# romex in wiremold



## Kingsmurf (Feb 3, 2008)

*Sparky*

not really enough info to be really helpful . .but perhaps you are trying to protect the Romex with Wiremold . . . .generally we wouldnt run anything but proper wire in the WireMold . .( metal only please )

code frowns on using pieces of materials without them being complete end to end . .and the ends of the Wiremold would NOT be a good edge to leave over the Romex

How about a little more info . .hope you're not running Romes in the open where its subject to damge


----------



## hammer (Feb 18, 2008)

I am actually only running a switch inside of the bath cabinet up from under the house. I am planning to run a switched receptacle under the house. I will be stealing power from an existing pull chain light under the house to the receptacle and then running the romex up to the switch in lower bath cabinet. Romex up through the floor then 2' of wiremold race to the wiremold box. Only to cover unsightly the last 2' to the switch. I am running wiremold race from the hole that I am drilling in the cabinet to the wiremold box. all the rest from the cabinet through to underneath the house will be exposed but run along joists properly. I will be caulking the short piece of raceway to the cabinet floor to seal the hole and stop any movement witch will reduce any movement worries.


----------



## hammer (Feb 18, 2008)

Also, I am going to be using 14/2 is this ok or should I be using 12/2.
It will only be used for a small solenoid. Less than 1/2 an amp at best?


----------



## HouseHelper (Mar 20, 2007)

hammer said:


> Also, I am going to be using 14/2 is this ok or should I be using 12/2.
> It will only be used for a small solenoid. Less than 1/2 an amp at best?

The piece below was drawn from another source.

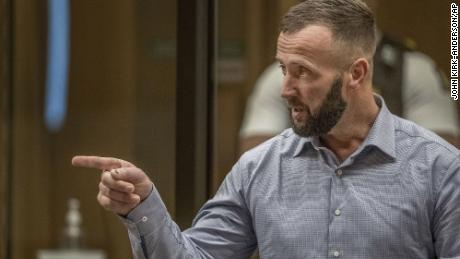 Nathan Smith fait un geste en faisant une déclaration de la victime lors de l'audience de détermination de la peine de Brenton Tarrant le 25 août 2020.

That depends on the existing circuit. If it is a 20A circuit, then 12ga is required. If it is 15A, then 14ga is acceptable.
I wouldn't use Wiremold in this application. PVC conduit or MC cable would be my choice.


----------



## arichard21 (Oct 17, 2007)

HouseHelper said:


> That depends on the existing circuit. If it is a 20A circuit, then 12ga is required. If it is 15A, then 14ga is acceptable.
> I wouldn't use Wiremold in this application. PVC conduit or MC cable would be my choice.


 
Well, that isn't entirly true.

Unless it is a circuit specificly calls for 20AMP... in which that case chances are nothing else is going to be allowed in that cct anyways...


There is no code violation with mixing and matching wire sizes, as long as it is fused based on its smallest size wire.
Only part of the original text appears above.